As a founder, company incorporation has two main targets. The first is your protection, and the second is defining ownership and roles.
Chapter 1. Protection
Companies’ forms and their legal regulation can vary in different countries and jurisdictions, but all of them offer several versions with limited liability for the owners. Some examples are Ltd. or LLC companies, but also joint-stock companies. Limited liability means that if a startup fails or has financial problems, you will lose only your contributions to the company; no one should be able to touch your private property and wealth (though this doesn’t apply to every country’s laws). In general, there are very few situations when companies with unlimited liability offer benefits to the owners.
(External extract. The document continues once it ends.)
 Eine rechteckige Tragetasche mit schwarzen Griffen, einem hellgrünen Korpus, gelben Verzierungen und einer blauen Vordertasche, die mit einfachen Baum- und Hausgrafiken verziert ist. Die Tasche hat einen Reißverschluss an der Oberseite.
This point is important especially because it can be temptingly easy for founders to conclude contracts (suppliers, clients, financing etc.) in their name before the company is legally incorporated, with the intention to change them under the company in the future. This can be extremely risky and dangerous since the founder becomes personally responsible for the contract and has full liability.
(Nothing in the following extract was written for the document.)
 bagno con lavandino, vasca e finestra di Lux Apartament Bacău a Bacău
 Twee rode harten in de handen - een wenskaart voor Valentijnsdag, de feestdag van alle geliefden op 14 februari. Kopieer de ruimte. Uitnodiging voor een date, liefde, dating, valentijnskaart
Regarding the difference between Ltd. companies and stock companies: in general stock companies enable easier transactions with equity, voting etc., but on the other hand, they’re more demanding in terms of administration and legal compliance. Due to this, they are more appropriate for more mature and valuable companies, while a Ltd. is sufficient enough for the early stages.
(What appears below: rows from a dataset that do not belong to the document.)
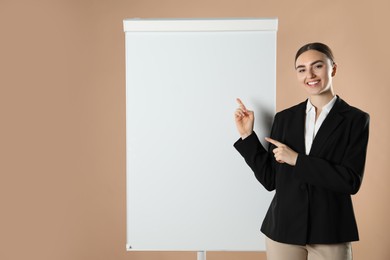 Happy woman near flip chart on pale brown background. Mockup for design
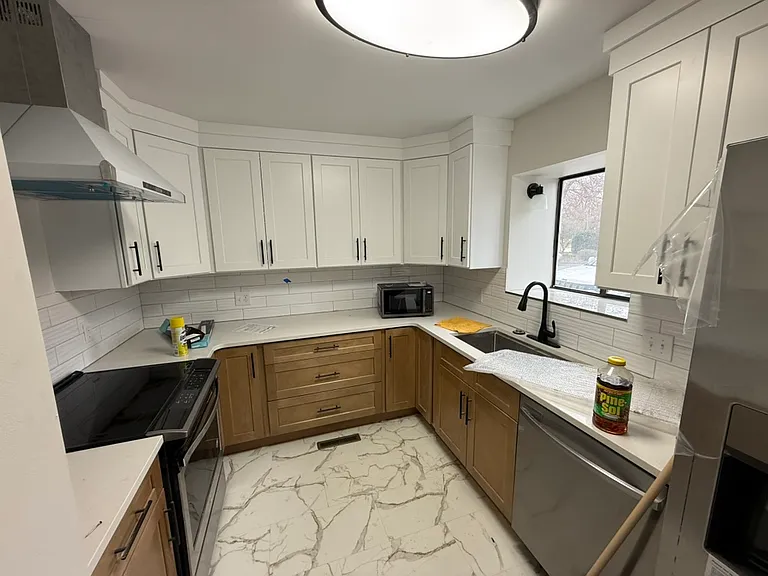 New cabinets, countertops and appliances in the kitchen.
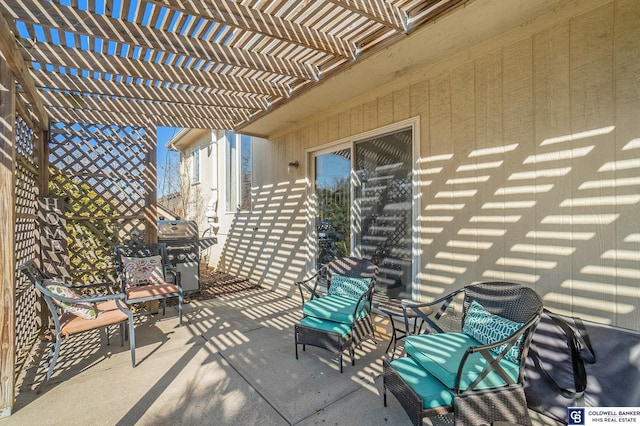 view of patio with a grill and a pergola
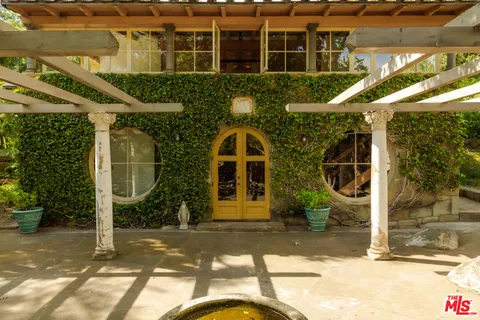 a kitchen with sink cabinets and white appliances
Chapter 2. Defining ownership
Defining ownership and conditions can be more complicated than it seems. The evolution of a startup can be very fast and dynamic. Co-founders and others you start the company with will very likely change after six months or a year. Also, the involvement and contributions of people might be of a different nature, and people may have different expectations. Due to these differences, it is necessary to clarify everything as soon as possible, preferably in the form of a contract. This is called a shareholders’ or co-founders’ agreement. This contract should include not only equity shares, but also vesting rules. That means it’s legally binding, that, for example, if one of the co-founders decides to leave the startup in its first year, he will lose his whole share, or part of his share will be passed to the others. It should also cover other situations, such as new co-founders entering the company or how you might get equity motivation, e.g., key employees, and how much. Other provisions are, for example, restrictions on sales of the share for some period and without prior approval of the other shareholders.